● Exercise description: Reproduce every line of the material below verbatim, with all wording, numbers, and punctuation unchanged.

** BEGIN Supplied entries **

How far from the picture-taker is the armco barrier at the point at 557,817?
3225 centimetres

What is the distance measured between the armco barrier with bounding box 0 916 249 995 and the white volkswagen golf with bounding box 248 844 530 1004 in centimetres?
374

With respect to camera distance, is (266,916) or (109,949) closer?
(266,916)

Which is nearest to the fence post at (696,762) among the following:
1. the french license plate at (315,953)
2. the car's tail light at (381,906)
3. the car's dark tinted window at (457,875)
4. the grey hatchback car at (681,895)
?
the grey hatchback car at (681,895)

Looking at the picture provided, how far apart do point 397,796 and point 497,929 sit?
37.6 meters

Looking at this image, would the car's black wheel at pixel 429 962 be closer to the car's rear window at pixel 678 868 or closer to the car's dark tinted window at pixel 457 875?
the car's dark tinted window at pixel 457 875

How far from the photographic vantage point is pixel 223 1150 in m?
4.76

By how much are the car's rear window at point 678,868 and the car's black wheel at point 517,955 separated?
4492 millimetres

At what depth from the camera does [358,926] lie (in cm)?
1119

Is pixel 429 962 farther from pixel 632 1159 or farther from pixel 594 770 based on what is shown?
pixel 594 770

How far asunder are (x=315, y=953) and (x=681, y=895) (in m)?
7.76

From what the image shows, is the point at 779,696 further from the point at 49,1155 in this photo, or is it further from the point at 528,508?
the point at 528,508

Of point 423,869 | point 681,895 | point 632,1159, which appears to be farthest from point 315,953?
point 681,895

** END Supplied entries **

● Reply to the exercise:
How far from the picture-taker is the armco barrier at the point at 557,817?
3225 centimetres

What is the distance measured between the armco barrier with bounding box 0 916 249 995 and the white volkswagen golf with bounding box 248 844 530 1004 in centimetres?
374

With respect to camera distance, is (266,916) or (109,949) closer?
(266,916)

Which is nearest to the fence post at (696,762) among the following:
1. the french license plate at (315,953)
2. the car's tail light at (381,906)
3. the car's dark tinted window at (457,875)
4. the grey hatchback car at (681,895)
?
the grey hatchback car at (681,895)

Looking at the picture provided, how far apart do point 397,796 and point 497,929 sit?
37.6 meters

Looking at this image, would the car's black wheel at pixel 429 962 be closer to the car's rear window at pixel 678 868 or closer to the car's dark tinted window at pixel 457 875?
the car's dark tinted window at pixel 457 875

How far from the photographic vantage point is pixel 223 1150 in m?
4.76

By how much are the car's rear window at point 678,868 and the car's black wheel at point 517,955 separated?
4492 millimetres

At what depth from the camera does [358,926] lie (in cm)?
1119

Is pixel 429 962 farther from pixel 632 1159 or farther from pixel 594 770 based on what is shown?
pixel 594 770

How far asunder are (x=315, y=953) and (x=681, y=895) (in m)?
7.76

From what the image shows, is the point at 779,696 further from the point at 49,1155 in this photo, or is it further from the point at 528,508?
the point at 528,508

Of point 423,869 | point 681,895 | point 632,1159, which appears to be farthest from point 315,953?
point 681,895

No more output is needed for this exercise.